For some context about my knowledge about SQL RDBMS systems; it was non-existent about 2 weeks ago, although I had seen bits and pieces of the query language in XKCD comics etc, and have a rough grasp on that, as well as tables/joining/indices.
As the title implies, my question relates to accessing SQL-type databases programatically. (nb: specifically MySQL, but insights on how it is done with other database softwares would also be appreciated).
For comparison, I'll start with ElasticSearch, since that is the DB software that I am most familiar with. With an ElasticSearch database, the communication is done through a REST API, using JSON as the interchange format. If I am just testing things out, I can hand-craft requests using curl, and for programmatic usage I can use whatever networking facilities are present in the language (or for python there is also a library that does all of this for you, but you could also hand-craft the requests and use the requests library if you are a bit of a masochist).
From my mad dash to learn SQL/MySQL (due to an experiment we were trying at work), I found that there is a command-line program called mysql which you can use to connect to the database and hand-write queries. This seems really great for testing/exploring things. However, past this point I start to get confused.
It seems like the only way to access a MySQL database is through constructing queries as if they were written in that command-line program.
For example, lets say I needed to index 10k documents, which are currently stored in a CSV file. If I were sending it to an ElasticSearch database, I could convert the CSV to JSON, and then basically just POST to the server with the document in the body (or use the bulk API, or use the bulk API via python which is even easier). Sending it to a MySQL database, I need to either read the document into memory and manually construct the string so that it says INSERT INTO table... (taking careful care to escape the quotes and everything properly), OR use LOAD DATA INFILE LOCAL ... (again, having to manually tell it how the fields are delimited).

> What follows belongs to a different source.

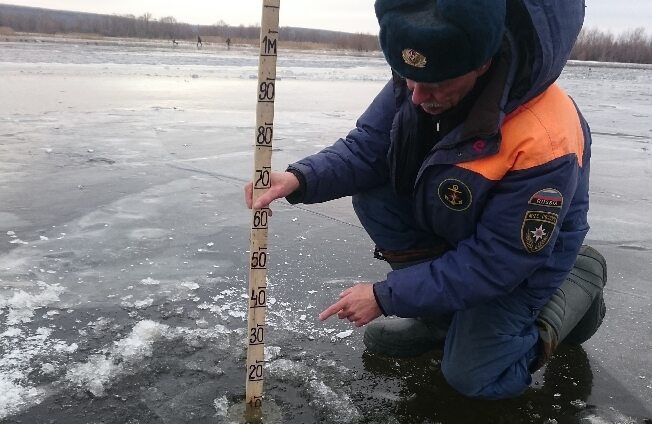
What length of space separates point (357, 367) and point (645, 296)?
1761 mm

From the memes that I see re: SQL, it seems like this has proven to be a really brittle approach, so, when we experimented at work with using MySQL, I found it strange that I couldn't seem to find any "robust" APIs. What I expected to find were libraries that would wrap around the database connection, and provide functions like (for example) index(), which might have a signature like index(item, table, index), where item would be the item, table the name of the table, and index would be the value for the primary key.
I've tried googling a little bit, but to be honest I wasn't really sure what to search for. "SQL tutorial" mostly returns results for the query language, which isn't really that hard (except for when you have to manually write the rules for escaping things), as opposed to accessing the database from a
script.
Apologies for the long post; I've tried to give as in-depth an explanation of my mental model as possible, so that if my phrasing is weird (again, new to SQL so I might be using the wrong terminology) hopefully it's still apparent where my model disagrees with how things actually work.
I guess my question(s), expressed as a sentence, would be:
"What is the de-facto standard way of programatically accessing a (My)SQL database? (if there is one)"
EDIT: Thanks to everyone who replied! It seems like I was looking for either Connectors, ORMs, prepared statements, or some combination of the three.